INSTRUCTIONS FOR THE TASK>
Transcribe the passage of the lab-testing transcript that opens with the words containing "It’s also important" and closes with "treatment is necessary.".

TEXT SEGMENT>
■ ■ ■ ■ ■

Said it in another way. If it’s really important that you don’t miss a diagnosis of the patient in front of you, which would be very significant for instance with COVID, cancer, or significant chronic disease, the cutoff is usually chosen such that the disease would not be missed when you take the test. Unfortunate flip side of that is that also means that the test is gonna be positive in a significant amount of times when the disease is not present. If it’s important that everyone with a negative test does not have a specific diagnosis, the cutoff will be chosen so that the test would be negative if the disease is not there, but this also means that there could be false positives when the disease is absent. In both cases, this would result in extra testing that needs to be done to make sure that the person either does or does not have the disease and all of the anxiety involved in waiting for those tests to be repeated.

Rich (10:59):

It’s also important to consider predictive value of the test. So if you look at blood pressure, for example, what we consider normal has changed, but we know that the higher, the blood pressure, the greater the risk of certain diseases. The difficulty is picking a point where we’re gonna say it’s normal where no treatment is necessary and it’s abnormal and treatment is necessary.

Mike (11:21):

Yeah. Predictive values actually figure significantly into lab tests as well. A positive predictive value simply means that if the test is positive, what is the likelihood that you have that disease? For most tests this is nowhere near a hundred percent. As a matter of fact, it’s more likely to be in the 85 to 90% chance. So that means for a test to be positive, it means that there was some chance that you would also miss testing positive even if you have the disease. The opposite of that is the negative predictive value which is the likelihood that a negative results indicates that you don’t have the disease. The same is true there that the likelihoods are usually in the 85 to 95% chance that a negative result may happen even if you have the disease. The last thing we’re gonna discuss in statistics is the P value. While P values are not terribly helpful when determining the outcome of testing, they are very important for determining the treatments that are chosen for patients. The P value is an arbitrarily chosen number that indicates how likely the researcher was when they came to a conclusion about a particular treatment. If you choose a P value of 95%, it means that there’s a 5% chance that that researcher was wrong in making the conclusion that this treatment will work. It’s a very oversimplification of a very complicated statistical topic, but again, it simply boils down to what is the probability that I was wrong when I made the conclusion based on this study.

■ ■ ■ ■ ■

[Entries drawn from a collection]
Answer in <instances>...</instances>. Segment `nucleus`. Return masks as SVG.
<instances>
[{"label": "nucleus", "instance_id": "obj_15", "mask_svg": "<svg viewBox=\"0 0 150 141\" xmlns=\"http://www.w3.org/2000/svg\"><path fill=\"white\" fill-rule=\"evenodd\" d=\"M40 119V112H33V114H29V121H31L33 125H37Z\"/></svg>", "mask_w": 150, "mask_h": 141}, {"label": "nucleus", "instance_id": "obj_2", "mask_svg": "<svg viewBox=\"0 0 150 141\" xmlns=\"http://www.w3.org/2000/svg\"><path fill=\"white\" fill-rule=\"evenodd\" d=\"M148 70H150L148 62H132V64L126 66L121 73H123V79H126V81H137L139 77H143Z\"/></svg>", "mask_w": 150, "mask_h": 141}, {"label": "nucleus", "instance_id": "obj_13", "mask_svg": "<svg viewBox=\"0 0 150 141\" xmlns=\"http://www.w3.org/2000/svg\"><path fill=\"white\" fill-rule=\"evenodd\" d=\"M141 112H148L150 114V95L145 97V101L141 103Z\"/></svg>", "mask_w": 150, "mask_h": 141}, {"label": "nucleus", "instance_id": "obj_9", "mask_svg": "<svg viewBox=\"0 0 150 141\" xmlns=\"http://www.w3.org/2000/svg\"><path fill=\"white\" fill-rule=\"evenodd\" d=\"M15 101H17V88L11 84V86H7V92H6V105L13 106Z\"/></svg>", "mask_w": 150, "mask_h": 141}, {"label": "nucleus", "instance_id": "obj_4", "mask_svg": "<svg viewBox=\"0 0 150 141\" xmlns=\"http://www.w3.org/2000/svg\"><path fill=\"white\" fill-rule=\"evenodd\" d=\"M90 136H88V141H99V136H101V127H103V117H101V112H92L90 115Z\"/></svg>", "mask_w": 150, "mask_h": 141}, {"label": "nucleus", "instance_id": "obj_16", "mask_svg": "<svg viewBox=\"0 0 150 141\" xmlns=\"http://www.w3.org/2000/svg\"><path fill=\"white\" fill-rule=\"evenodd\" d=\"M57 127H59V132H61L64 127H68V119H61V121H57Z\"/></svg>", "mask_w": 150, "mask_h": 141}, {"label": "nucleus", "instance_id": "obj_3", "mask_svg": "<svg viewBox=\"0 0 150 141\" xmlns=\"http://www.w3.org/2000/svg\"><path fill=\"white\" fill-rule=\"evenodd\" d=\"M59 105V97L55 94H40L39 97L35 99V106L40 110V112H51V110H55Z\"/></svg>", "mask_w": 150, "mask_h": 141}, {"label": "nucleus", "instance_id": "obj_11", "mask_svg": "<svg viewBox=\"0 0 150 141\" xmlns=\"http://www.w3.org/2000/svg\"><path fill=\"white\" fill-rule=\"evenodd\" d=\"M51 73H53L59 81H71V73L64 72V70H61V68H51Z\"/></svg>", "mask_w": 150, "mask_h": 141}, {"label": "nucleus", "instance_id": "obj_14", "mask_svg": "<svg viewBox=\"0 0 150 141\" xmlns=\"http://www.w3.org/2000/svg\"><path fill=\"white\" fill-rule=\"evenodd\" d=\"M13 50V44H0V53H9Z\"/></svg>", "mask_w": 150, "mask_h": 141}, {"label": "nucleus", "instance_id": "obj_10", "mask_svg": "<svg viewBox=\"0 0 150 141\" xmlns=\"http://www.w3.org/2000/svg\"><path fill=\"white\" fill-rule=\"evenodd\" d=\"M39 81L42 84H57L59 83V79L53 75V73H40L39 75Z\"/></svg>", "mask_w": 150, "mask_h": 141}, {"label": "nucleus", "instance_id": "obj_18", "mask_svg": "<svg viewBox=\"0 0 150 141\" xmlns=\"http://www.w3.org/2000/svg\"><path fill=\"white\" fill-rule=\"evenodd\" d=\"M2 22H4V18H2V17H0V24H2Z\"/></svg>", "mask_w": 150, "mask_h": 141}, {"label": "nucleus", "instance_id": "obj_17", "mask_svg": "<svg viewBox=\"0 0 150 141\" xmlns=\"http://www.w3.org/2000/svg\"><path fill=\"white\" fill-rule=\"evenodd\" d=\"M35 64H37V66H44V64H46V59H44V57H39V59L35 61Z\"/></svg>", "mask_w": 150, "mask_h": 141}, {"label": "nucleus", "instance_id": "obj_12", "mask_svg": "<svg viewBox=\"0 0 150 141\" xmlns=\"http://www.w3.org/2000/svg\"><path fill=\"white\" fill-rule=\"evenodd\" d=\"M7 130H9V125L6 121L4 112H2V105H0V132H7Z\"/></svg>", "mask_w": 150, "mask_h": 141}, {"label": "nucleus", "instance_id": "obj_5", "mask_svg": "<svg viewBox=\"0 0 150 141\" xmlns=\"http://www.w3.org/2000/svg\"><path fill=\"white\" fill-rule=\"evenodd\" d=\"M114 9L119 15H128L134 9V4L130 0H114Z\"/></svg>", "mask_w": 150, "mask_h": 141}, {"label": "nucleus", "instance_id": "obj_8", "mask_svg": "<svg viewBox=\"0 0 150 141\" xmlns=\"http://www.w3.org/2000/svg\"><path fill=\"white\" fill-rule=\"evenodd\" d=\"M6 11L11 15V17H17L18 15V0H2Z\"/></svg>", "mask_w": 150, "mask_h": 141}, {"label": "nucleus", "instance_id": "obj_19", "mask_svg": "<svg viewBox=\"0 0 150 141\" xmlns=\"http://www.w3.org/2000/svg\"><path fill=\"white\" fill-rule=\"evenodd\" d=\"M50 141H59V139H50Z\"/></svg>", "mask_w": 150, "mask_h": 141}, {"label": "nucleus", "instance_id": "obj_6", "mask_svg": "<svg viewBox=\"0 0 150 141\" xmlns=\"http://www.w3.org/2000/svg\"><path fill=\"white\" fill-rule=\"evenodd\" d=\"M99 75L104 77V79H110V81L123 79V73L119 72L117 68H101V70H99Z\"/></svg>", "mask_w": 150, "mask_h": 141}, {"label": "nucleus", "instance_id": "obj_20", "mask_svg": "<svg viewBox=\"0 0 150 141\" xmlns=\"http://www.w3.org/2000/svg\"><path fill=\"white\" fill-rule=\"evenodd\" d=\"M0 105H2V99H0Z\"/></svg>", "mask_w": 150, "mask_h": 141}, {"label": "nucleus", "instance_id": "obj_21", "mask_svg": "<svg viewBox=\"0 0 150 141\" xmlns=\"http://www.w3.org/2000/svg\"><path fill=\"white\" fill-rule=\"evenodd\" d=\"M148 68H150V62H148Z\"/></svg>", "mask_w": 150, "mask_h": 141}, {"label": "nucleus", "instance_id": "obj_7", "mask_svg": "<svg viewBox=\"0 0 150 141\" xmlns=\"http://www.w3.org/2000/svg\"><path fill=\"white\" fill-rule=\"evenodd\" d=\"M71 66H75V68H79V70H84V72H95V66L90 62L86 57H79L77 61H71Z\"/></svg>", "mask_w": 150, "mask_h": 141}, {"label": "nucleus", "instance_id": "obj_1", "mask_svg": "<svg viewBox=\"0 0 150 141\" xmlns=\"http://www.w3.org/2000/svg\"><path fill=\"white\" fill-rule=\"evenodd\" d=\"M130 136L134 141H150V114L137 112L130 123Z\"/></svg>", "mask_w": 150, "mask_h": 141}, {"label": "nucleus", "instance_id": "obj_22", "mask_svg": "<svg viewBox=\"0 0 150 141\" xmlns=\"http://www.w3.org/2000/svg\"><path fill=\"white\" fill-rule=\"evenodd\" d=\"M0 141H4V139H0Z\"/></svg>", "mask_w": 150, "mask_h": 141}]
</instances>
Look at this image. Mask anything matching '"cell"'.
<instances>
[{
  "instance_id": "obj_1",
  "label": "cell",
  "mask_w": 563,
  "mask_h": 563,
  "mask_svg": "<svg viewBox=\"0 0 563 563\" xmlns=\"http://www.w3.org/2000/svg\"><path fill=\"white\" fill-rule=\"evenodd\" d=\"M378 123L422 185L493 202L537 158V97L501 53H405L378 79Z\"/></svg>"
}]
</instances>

■ ■ ■ ■ ■

TASK OUTPUT>
It’s also important to consider predictive value of the test. So if you look at blood pressure, for example, what we consider normal has changed, but we know that the higher, the blood pressure, the greater the risk of certain diseases. The difficulty is picking a point where we’re gonna say it’s normal where no treatment is necessary and it’s abnormal and treatment is necessary.